Production checklist
Before sending real traffic:
- Keep the API key in a secret manager or environment variable.
- Pin and periodically update the Python SDK version.
- Verify model IDs against the live catalog.
- Set a request timeout appropriate for the workload.
- Retry only transient failures with bounded exponential backoff.
- Log HTTP status, latency, selected model, and request ID when available.
- Avoid logging prompts or model output if they may contain sensitive data.
- Add spend, error-rate, and latency alerts.
- Test a fallback or queueing strategy before a provider incident.
Can existing OpenAI Python code be migrated?
Usually, yes. If an application already uses client.chat.completions.create, start by changing the client key, base_url, and model ID. Then test the exact parameters your application uses. OpenAI compatibility covers the common request and response shape; it does not mean every provider-specific feature or model parameter is identical.
Review the [OpenAI-compatible API overview](/openai-compatible-api), the [LumeAPI docs](/docs), and the selected model's documentation before production rollout.
Sources and verification
- [LumeAPI documentation](/docs) for the gateway base URL, endpoint, and current model IDs.

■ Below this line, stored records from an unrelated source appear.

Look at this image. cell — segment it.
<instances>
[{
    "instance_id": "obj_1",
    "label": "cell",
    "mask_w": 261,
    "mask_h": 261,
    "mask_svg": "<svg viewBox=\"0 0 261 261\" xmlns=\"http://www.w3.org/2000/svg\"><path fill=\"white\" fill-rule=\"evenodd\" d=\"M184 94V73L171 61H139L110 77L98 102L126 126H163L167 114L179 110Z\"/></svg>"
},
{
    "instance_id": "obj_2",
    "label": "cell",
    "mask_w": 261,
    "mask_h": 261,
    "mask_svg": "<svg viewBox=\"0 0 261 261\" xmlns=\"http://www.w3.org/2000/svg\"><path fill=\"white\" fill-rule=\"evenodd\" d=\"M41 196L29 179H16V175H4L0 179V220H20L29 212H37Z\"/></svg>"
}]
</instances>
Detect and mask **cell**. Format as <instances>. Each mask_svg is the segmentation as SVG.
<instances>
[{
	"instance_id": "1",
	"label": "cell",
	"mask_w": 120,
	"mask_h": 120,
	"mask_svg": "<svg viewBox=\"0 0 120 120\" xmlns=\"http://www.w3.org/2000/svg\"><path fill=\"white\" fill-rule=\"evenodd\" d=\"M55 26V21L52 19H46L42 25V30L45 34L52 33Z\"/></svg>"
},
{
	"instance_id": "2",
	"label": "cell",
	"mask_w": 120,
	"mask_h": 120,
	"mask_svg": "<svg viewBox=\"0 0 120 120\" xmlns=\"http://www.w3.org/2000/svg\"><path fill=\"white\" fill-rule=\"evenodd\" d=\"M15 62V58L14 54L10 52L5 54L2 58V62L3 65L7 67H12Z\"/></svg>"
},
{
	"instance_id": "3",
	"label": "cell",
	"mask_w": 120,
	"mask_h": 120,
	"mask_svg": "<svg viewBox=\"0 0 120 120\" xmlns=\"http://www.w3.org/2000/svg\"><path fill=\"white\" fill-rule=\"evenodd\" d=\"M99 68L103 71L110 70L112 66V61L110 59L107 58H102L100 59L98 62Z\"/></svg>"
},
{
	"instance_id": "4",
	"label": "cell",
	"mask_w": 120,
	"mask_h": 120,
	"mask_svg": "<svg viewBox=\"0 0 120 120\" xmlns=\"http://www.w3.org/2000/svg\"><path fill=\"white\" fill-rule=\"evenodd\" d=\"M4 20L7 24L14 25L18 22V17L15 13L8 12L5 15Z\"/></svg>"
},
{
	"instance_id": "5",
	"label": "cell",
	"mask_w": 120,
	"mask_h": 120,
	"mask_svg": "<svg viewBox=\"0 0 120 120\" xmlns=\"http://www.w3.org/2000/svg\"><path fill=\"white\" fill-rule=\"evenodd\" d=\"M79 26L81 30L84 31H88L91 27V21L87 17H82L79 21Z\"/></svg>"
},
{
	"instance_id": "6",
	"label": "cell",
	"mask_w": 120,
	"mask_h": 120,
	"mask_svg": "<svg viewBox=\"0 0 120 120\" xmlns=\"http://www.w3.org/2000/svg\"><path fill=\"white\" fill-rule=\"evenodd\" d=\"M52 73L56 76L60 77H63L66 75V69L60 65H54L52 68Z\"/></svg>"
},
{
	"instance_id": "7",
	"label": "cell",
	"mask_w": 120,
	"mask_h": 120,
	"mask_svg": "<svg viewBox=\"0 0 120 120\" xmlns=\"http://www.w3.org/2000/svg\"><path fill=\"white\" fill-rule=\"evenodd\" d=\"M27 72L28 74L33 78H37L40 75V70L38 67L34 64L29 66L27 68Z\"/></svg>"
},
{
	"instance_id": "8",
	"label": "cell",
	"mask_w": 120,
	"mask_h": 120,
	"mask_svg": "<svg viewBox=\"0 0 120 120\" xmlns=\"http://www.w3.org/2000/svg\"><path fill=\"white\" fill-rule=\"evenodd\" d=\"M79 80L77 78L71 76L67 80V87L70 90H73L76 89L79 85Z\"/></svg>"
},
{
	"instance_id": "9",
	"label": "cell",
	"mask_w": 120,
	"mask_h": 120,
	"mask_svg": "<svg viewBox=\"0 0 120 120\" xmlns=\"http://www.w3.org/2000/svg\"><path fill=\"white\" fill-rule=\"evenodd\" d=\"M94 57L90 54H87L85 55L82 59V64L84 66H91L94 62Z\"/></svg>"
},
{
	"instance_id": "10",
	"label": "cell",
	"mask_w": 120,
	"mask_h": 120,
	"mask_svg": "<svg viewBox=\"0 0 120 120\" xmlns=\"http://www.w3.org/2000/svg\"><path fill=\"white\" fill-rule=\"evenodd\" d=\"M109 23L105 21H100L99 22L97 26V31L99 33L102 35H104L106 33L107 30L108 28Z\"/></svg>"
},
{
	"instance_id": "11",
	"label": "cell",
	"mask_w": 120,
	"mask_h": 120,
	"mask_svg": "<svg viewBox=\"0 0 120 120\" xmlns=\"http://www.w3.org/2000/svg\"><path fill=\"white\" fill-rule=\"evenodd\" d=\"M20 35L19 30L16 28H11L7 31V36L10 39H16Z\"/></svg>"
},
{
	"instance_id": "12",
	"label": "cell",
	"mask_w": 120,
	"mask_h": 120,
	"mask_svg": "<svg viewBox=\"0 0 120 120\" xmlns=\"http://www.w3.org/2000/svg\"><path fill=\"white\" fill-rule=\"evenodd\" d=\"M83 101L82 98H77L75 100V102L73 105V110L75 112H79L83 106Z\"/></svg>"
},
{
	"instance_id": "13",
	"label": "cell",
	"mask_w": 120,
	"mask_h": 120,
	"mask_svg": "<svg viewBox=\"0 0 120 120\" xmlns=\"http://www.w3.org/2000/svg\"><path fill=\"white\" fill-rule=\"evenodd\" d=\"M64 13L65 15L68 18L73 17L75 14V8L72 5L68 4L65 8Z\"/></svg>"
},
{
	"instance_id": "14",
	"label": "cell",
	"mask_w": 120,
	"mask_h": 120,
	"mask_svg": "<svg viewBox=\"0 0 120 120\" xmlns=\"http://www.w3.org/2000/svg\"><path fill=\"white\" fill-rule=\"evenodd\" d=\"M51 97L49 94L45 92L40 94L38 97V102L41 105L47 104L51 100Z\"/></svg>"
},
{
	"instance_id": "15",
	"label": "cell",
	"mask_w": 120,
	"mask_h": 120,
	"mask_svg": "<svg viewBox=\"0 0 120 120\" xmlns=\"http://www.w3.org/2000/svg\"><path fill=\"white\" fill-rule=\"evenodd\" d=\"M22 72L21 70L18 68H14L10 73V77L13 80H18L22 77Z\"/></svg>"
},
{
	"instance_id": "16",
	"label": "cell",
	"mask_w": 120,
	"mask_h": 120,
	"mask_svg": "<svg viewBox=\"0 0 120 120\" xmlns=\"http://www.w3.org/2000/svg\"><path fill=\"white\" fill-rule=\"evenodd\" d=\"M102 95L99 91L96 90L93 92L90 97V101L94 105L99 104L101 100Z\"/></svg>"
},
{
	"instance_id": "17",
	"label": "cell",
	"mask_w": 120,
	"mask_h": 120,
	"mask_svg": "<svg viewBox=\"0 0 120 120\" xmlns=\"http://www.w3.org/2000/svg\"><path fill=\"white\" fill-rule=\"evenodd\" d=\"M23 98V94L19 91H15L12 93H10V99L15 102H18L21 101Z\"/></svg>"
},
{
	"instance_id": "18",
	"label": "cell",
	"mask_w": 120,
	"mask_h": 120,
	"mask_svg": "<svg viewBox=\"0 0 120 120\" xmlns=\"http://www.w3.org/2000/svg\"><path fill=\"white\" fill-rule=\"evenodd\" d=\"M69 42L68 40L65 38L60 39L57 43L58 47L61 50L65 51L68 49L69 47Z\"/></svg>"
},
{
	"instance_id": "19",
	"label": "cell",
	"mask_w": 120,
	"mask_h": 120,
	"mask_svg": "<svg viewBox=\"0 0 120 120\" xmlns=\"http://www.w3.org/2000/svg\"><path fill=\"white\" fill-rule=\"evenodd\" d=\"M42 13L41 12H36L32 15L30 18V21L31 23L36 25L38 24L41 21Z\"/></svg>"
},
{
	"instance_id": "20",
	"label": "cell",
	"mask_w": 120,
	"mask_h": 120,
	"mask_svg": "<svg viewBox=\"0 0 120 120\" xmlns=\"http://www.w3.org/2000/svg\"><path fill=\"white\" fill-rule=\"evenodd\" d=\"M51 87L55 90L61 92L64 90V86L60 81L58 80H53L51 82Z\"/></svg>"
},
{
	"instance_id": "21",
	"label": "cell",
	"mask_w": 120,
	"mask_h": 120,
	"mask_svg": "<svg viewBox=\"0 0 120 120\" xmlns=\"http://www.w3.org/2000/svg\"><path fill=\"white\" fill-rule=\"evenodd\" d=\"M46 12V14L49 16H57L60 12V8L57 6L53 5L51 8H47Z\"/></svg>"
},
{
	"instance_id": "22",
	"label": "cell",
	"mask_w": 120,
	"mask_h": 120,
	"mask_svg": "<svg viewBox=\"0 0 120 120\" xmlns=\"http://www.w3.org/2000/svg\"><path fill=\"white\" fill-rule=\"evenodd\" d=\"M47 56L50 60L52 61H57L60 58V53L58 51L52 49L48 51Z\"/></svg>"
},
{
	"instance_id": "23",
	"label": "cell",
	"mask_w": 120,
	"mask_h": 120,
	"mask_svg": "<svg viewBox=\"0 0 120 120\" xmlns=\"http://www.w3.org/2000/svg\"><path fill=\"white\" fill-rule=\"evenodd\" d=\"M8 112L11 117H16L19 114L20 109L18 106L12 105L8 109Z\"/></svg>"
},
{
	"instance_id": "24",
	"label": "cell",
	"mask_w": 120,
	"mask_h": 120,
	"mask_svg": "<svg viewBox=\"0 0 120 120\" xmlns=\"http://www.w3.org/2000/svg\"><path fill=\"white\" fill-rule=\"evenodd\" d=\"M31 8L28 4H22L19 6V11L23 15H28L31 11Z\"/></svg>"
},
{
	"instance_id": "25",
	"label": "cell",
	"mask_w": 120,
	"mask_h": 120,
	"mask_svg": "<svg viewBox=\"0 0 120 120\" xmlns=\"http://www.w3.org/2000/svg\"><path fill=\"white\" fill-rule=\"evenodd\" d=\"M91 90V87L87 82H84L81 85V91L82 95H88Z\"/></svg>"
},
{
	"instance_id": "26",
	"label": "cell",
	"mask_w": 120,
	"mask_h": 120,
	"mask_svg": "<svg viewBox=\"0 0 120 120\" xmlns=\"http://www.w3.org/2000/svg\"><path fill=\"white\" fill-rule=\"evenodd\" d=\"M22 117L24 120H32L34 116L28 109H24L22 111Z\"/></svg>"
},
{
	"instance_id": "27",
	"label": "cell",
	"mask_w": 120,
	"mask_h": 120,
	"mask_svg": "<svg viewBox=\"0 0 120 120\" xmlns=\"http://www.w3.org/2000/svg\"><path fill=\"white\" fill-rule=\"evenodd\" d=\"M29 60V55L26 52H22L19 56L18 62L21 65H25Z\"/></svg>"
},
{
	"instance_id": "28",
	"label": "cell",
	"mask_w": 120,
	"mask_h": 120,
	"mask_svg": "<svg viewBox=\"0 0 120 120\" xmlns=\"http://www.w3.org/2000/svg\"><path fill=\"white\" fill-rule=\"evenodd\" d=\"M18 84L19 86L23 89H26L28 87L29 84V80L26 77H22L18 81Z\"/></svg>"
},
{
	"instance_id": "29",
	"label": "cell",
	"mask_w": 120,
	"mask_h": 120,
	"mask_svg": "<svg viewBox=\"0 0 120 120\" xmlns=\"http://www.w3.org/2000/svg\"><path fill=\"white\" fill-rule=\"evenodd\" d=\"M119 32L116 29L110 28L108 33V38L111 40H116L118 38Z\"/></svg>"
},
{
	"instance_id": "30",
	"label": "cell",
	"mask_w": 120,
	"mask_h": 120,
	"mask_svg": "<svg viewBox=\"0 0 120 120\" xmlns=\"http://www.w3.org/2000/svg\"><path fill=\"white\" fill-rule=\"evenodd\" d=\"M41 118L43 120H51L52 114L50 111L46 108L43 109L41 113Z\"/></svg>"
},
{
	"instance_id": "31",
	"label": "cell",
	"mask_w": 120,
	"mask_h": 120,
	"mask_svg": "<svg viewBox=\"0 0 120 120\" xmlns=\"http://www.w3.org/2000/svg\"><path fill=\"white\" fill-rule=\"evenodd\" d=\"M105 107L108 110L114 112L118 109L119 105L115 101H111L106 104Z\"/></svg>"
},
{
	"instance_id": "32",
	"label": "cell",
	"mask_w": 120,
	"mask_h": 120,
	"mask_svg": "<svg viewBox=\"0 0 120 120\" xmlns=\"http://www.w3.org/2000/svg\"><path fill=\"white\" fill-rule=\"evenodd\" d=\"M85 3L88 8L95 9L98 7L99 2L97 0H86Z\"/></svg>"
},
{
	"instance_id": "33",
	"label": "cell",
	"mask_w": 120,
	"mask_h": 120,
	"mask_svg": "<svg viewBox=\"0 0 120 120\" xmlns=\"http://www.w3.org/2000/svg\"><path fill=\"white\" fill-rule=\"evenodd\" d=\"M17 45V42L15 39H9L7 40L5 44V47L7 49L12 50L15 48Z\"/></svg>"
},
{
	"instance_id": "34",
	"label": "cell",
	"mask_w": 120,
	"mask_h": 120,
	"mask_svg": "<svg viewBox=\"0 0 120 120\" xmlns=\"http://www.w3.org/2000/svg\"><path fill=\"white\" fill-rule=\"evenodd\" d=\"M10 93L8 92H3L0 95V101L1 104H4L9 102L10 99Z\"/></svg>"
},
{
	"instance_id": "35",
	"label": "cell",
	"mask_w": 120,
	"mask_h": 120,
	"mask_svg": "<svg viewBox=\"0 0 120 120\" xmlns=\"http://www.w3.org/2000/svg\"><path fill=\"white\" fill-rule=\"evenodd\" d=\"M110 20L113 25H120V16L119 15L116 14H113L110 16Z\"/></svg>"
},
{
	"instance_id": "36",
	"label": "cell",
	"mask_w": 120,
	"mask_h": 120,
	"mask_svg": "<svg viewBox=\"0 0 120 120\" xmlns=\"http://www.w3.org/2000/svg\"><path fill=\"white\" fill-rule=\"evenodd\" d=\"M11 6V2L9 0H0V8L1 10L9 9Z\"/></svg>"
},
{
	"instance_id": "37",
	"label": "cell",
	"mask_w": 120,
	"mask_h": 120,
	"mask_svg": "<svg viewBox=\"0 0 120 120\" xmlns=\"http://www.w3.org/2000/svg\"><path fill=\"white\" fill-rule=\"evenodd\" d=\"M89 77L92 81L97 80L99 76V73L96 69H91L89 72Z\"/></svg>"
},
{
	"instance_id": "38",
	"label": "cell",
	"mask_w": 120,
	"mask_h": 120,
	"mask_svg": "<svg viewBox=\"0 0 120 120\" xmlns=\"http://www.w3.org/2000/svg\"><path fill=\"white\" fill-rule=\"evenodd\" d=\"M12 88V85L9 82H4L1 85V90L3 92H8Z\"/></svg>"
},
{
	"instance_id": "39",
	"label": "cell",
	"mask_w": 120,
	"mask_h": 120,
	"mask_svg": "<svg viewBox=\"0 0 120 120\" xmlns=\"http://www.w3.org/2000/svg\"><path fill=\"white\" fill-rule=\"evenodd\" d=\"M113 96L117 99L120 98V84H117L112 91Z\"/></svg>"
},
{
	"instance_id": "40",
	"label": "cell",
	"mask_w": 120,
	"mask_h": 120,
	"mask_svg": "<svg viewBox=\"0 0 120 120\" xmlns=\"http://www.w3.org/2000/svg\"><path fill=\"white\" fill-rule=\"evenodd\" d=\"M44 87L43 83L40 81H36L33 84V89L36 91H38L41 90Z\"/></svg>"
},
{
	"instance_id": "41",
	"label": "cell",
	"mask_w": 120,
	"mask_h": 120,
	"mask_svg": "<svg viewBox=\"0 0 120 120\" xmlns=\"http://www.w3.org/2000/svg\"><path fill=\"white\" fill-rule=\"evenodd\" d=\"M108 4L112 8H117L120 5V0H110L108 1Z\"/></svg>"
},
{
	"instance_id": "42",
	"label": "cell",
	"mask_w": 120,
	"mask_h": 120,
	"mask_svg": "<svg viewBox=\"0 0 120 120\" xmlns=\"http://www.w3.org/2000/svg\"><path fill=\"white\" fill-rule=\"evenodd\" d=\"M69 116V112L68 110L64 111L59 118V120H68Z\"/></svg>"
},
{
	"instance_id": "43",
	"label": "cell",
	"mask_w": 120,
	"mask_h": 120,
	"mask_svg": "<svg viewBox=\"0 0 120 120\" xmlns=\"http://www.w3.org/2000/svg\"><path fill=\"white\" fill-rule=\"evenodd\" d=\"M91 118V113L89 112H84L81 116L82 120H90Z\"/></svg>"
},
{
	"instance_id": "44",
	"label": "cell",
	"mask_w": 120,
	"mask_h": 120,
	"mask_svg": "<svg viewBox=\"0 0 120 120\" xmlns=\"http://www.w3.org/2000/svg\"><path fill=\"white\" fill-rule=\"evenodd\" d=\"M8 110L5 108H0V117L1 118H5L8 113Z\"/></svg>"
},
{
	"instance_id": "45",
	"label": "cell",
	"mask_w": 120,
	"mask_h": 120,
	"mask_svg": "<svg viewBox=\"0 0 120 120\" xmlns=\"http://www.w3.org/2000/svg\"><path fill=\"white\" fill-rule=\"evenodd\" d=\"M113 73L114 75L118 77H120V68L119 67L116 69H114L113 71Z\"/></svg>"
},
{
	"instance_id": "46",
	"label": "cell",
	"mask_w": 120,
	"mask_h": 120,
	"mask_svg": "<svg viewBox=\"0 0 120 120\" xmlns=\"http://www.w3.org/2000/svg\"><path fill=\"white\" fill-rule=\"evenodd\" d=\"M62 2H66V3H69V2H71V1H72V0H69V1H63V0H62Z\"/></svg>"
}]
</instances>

- [Official OpenAI Python library](https://github.com/openai/openai-python) for client initialization, Chat Completions, streaming, retries, timeout configuration, and error classes.
The examples in this article were checked for Python syntax and current documented SDK structure on July 18, 2026. A billable end-to-end request requires a customer LumeAPI key, so model output and latency are intentionally not claimed here.